> **WORK ORDER**:
Please rewrite the records below with "candles" changed to "lanterns" and everything else left as it is. Give only the text, without the pictures.
------
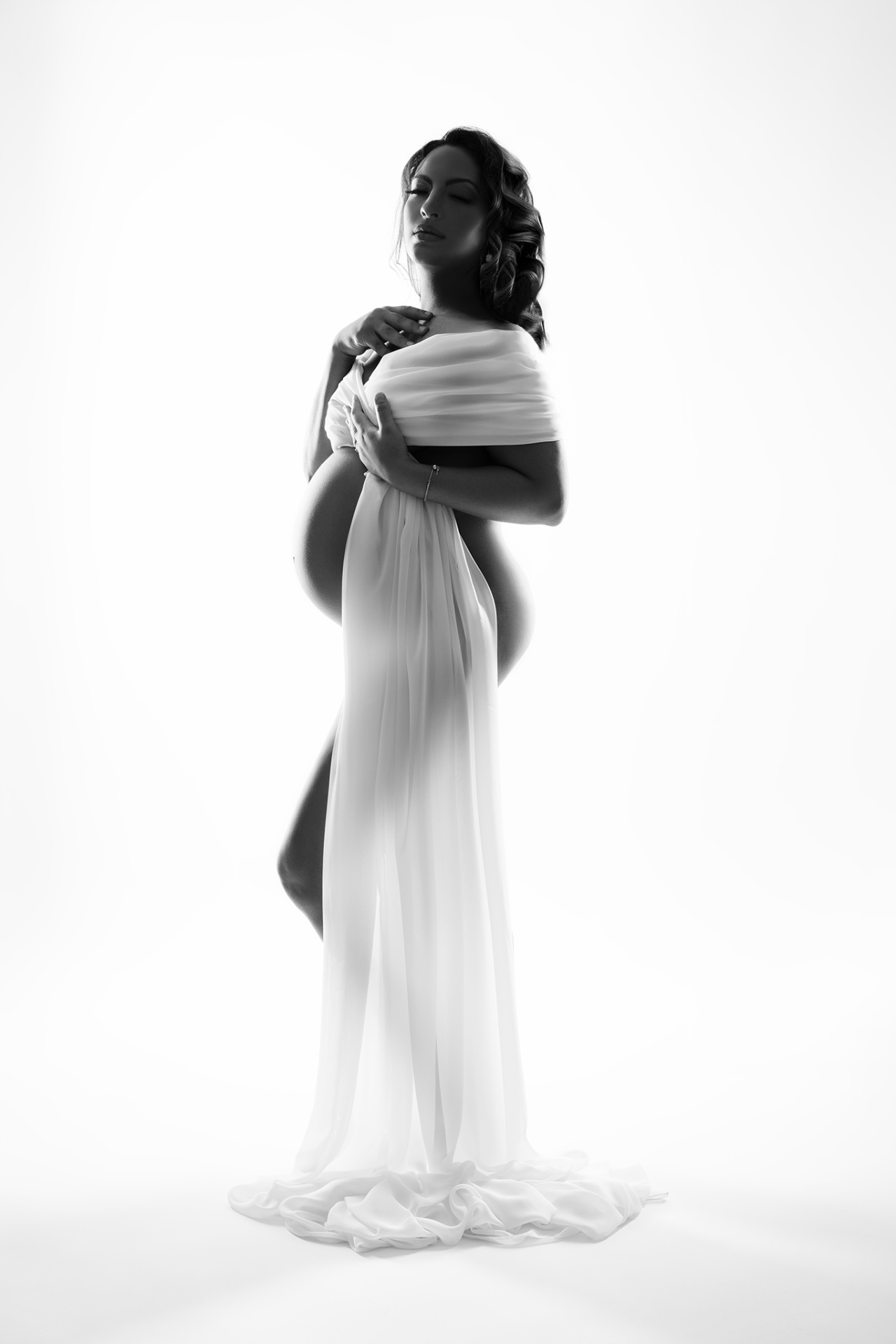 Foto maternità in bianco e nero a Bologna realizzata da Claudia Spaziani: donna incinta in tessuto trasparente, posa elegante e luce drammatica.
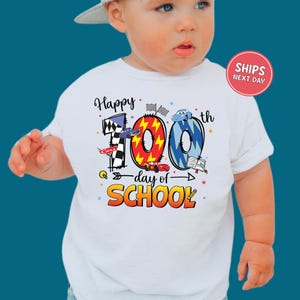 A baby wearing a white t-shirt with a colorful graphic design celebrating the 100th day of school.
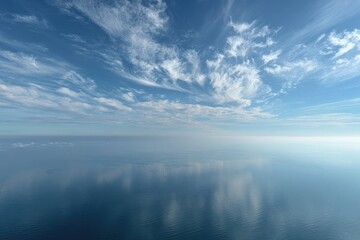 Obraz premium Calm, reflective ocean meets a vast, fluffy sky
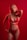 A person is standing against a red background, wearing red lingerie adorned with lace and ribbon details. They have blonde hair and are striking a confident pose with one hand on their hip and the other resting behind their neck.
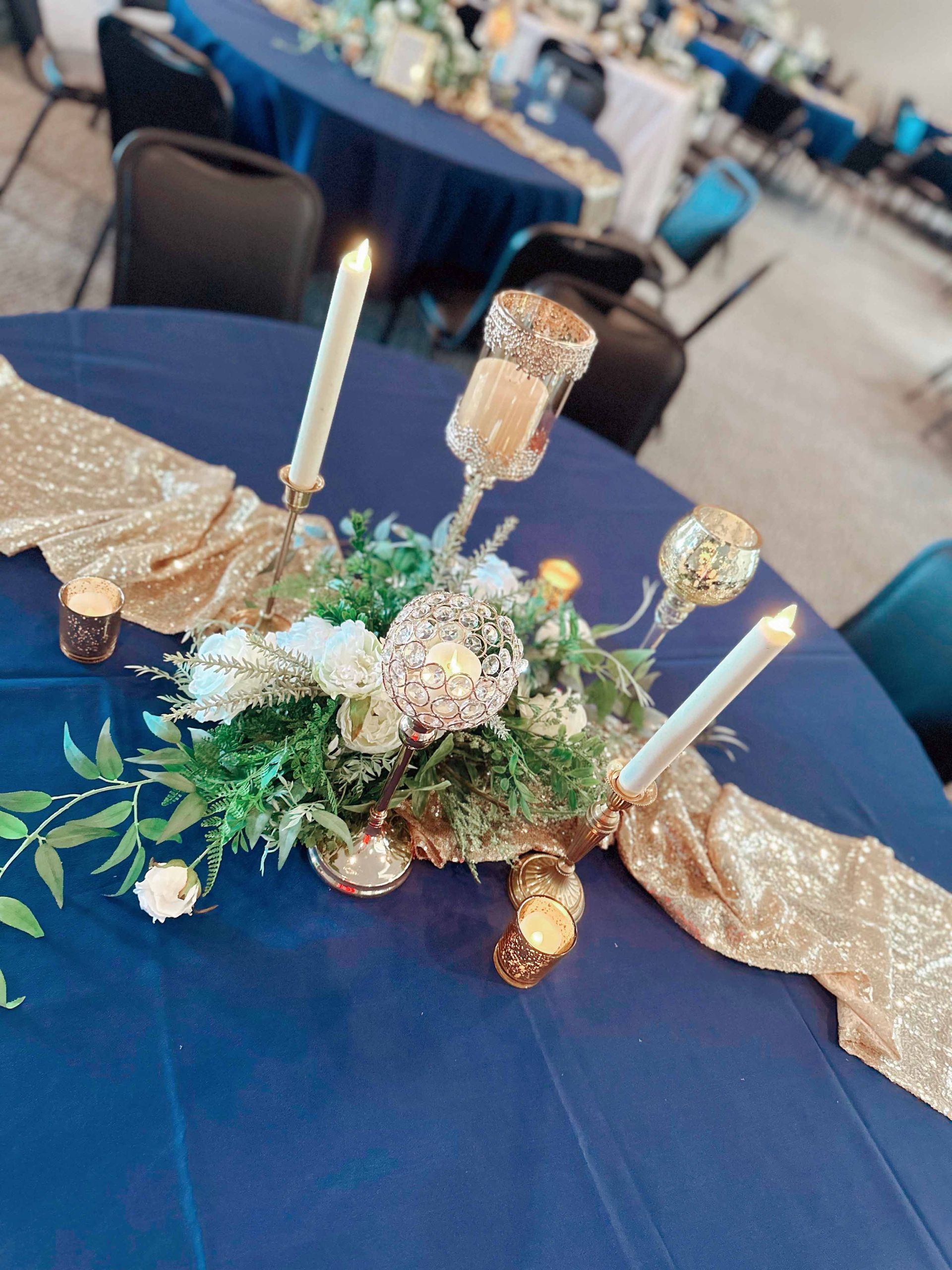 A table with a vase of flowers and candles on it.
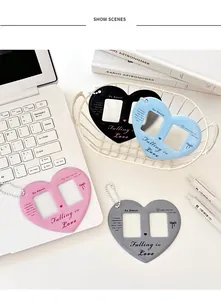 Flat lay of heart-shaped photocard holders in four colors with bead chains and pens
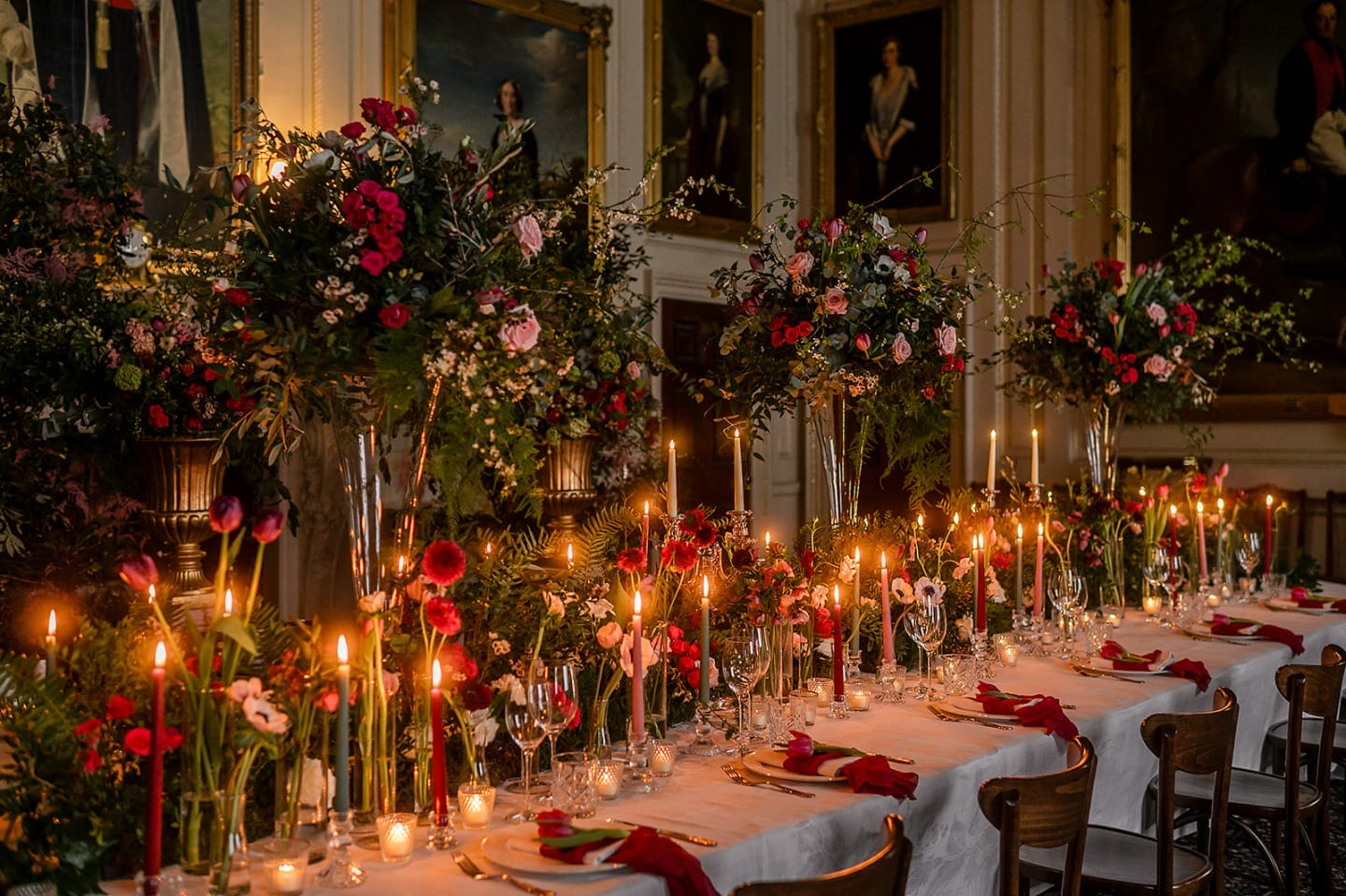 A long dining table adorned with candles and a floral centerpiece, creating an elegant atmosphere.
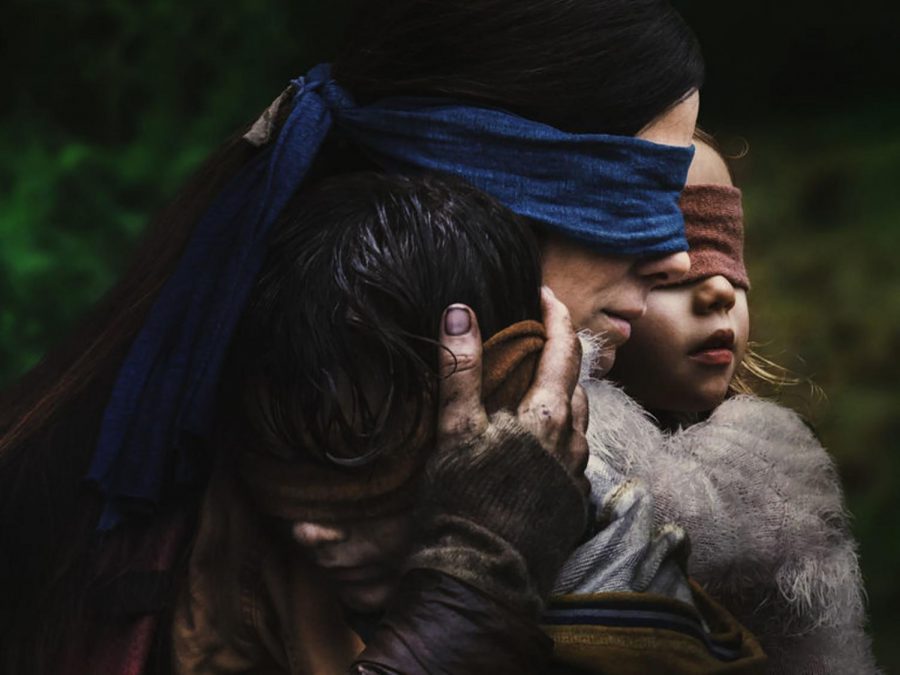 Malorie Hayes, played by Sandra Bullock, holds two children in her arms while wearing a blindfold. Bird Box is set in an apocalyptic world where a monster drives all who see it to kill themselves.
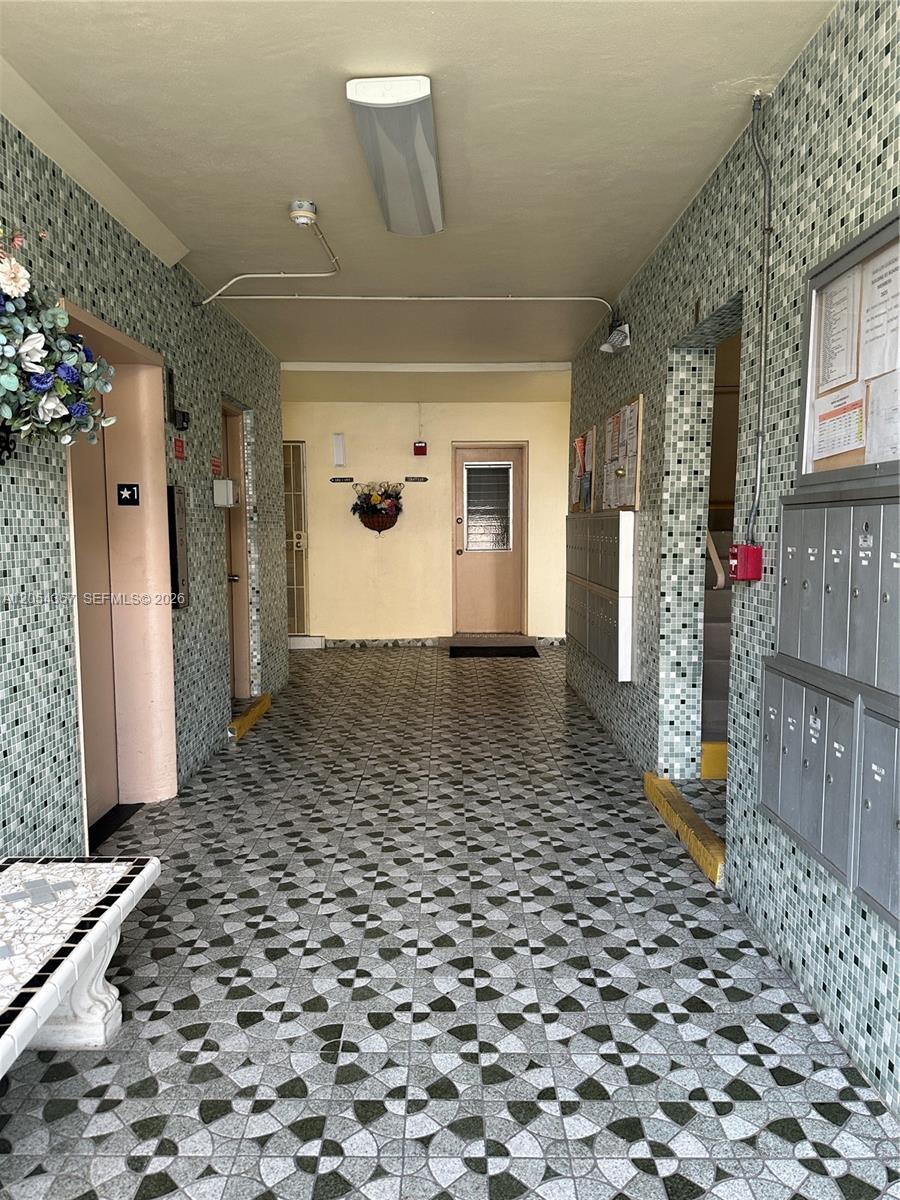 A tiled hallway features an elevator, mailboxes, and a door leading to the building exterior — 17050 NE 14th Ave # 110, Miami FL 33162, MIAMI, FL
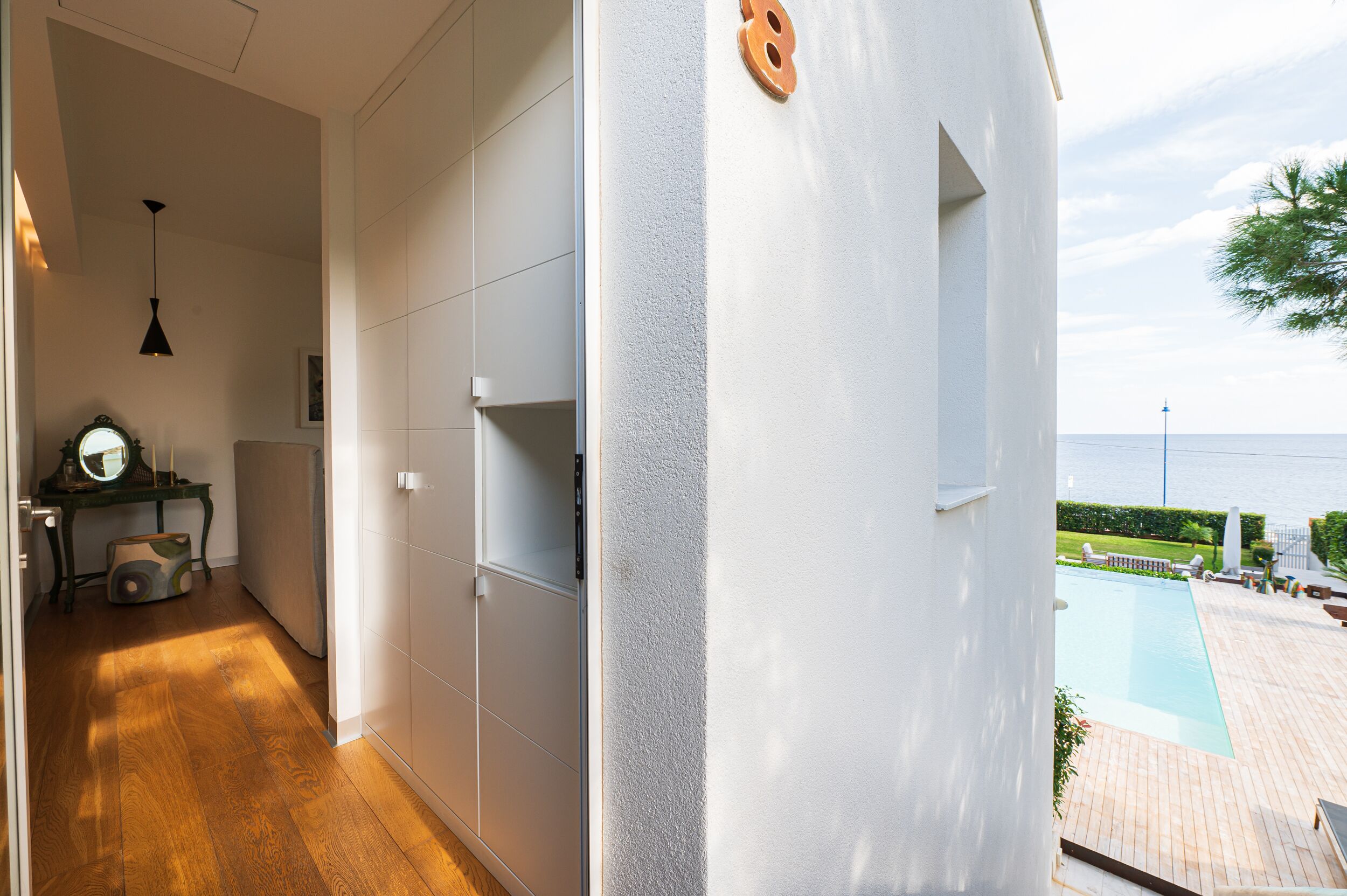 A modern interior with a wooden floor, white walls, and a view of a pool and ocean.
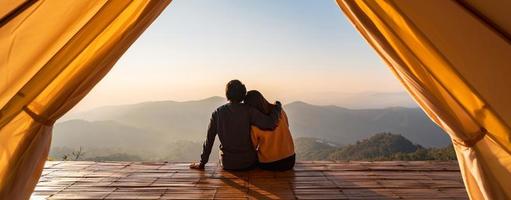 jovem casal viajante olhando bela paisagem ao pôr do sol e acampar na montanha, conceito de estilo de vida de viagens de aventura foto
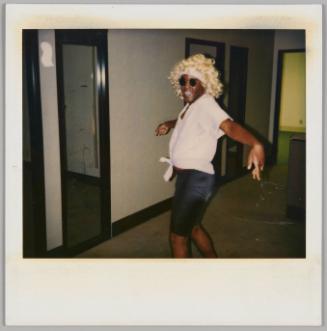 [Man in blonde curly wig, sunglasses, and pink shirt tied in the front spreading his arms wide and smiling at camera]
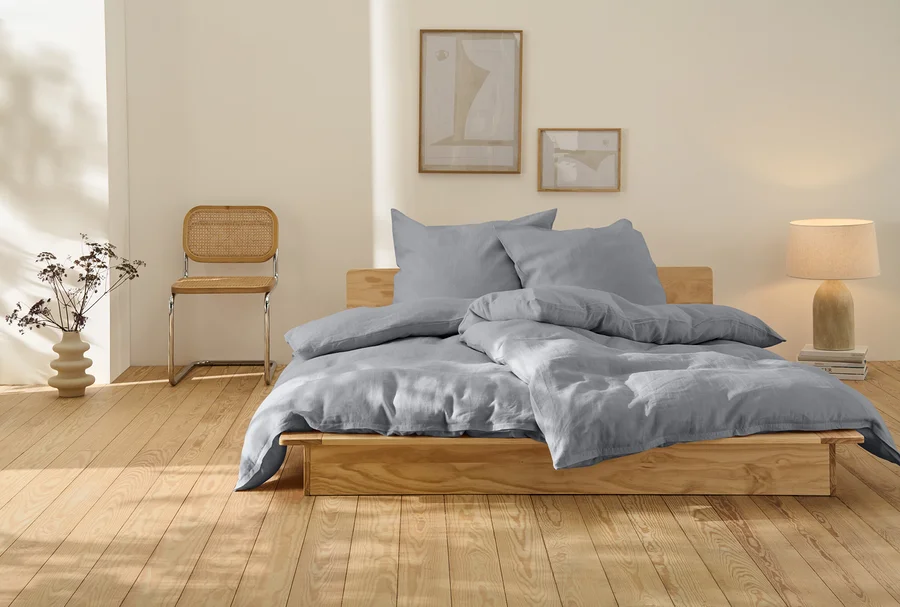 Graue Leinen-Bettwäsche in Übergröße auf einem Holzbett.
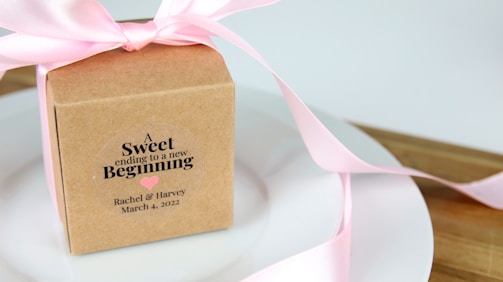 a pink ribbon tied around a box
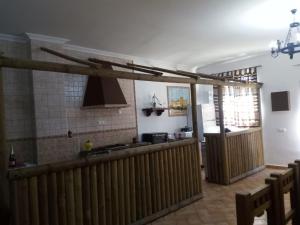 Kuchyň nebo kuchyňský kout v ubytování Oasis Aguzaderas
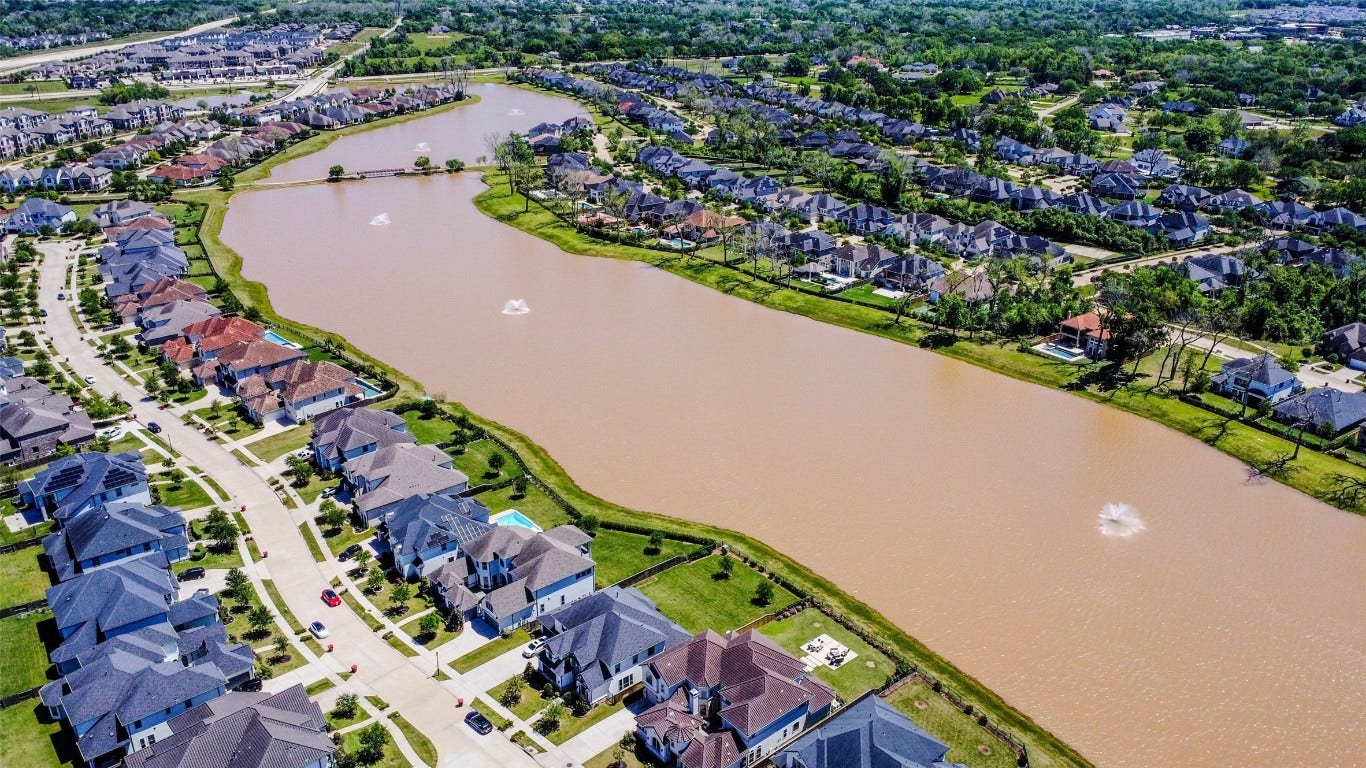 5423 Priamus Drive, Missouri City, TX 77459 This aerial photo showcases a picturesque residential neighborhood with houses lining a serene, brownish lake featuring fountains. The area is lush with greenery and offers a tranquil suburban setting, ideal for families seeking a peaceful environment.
------
> **RESPONSE TO THIS EXERCISE**:
 Foto maternità in bianco e nero a Bologna realizzata da Claudia Spaziani: donna incinta in tessuto trasparente, posa elegante e luce drammatica.
 A baby wearing a white t-shirt with a colorful graphic design celebrating the 100th day of school.
 Obraz premium Calm, reflective ocean meets a vast, fluffy sky
 A person is standing against a red background, wearing red lingerie adorned with lace and ribbon details. They have blonde hair and are striking a confident pose with one hand on their hip and the other resting behind their neck.
 A table with a vase of flowers and lanterns on it.
 Flat lay of heart-shaped photocard holders in four colors with bead chains and pens
 A long dining table adorned with lanterns and a floral centerpiece, creating an elegant atmosphere.
 Malorie Hayes, played by Sandra Bullock, holds two children in her arms while wearing a blindfold. Bird Box is set in an apocalyptic world where a monster drives all who see it to kill themselves.
 A tiled hallway features an elevator, mailboxes, and a door leading to the building exterior — 17050 NE 14th Ave # 110, Miami FL 33162, MIAMI, FL
 A modern interior with a wooden floor, white walls, and a view of a pool and ocean.
 jovem casal viajante olhando bela paisagem ao pôr do sol e acampar na montanha, conceito de estilo de vida de viagens de aventura foto
 [Man in blonde curly wig, sunglasses, and pink shirt tied in the front spreading his arms wide and smiling at camera]
 Graue Leinen-Bettwäsche in Übergröße auf einem Holzbett.
 a pink ribbon tied around a box
 Kuchyň nebo kuchyňský kout v ubytování Oasis Aguzaderas
 5423 Priamus Drive, Missouri City, TX 77459 This aerial photo showcases a picturesque residential neighborhood with houses lining a serene, brownish lake featuring fountains. The area is lush with greenery and offers a tranquil suburban setting, ideal for families seeking a peaceful environment.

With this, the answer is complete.